- Problem: Reproduce the full listing as it stands. Images do not belong in the copy.
▼
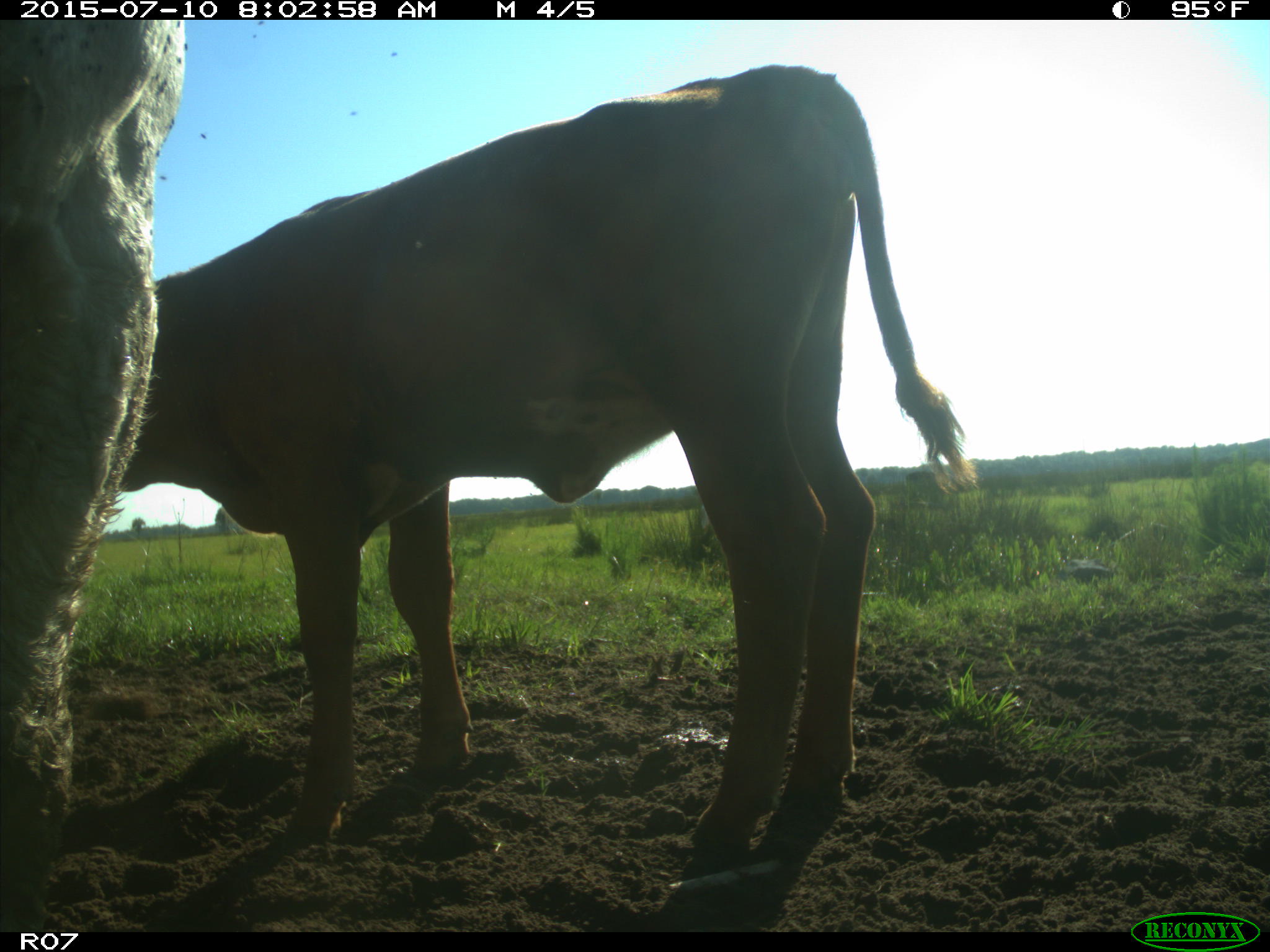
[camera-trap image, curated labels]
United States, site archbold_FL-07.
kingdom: Animalia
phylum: Chordata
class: Mammalia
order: Artiodactyla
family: Bovidae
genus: Bos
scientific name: Bos taurus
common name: domestic cow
▲
- Completed exercise:
[camera-trap image, curated labels]
United States, site archbold_FL-07.
kingdom: Animalia
phylum: Chordata
class: Mammalia
order: Artiodactyla
family: Bovidae
genus: Bos
scientific name: Bos taurus
common name: domestic cow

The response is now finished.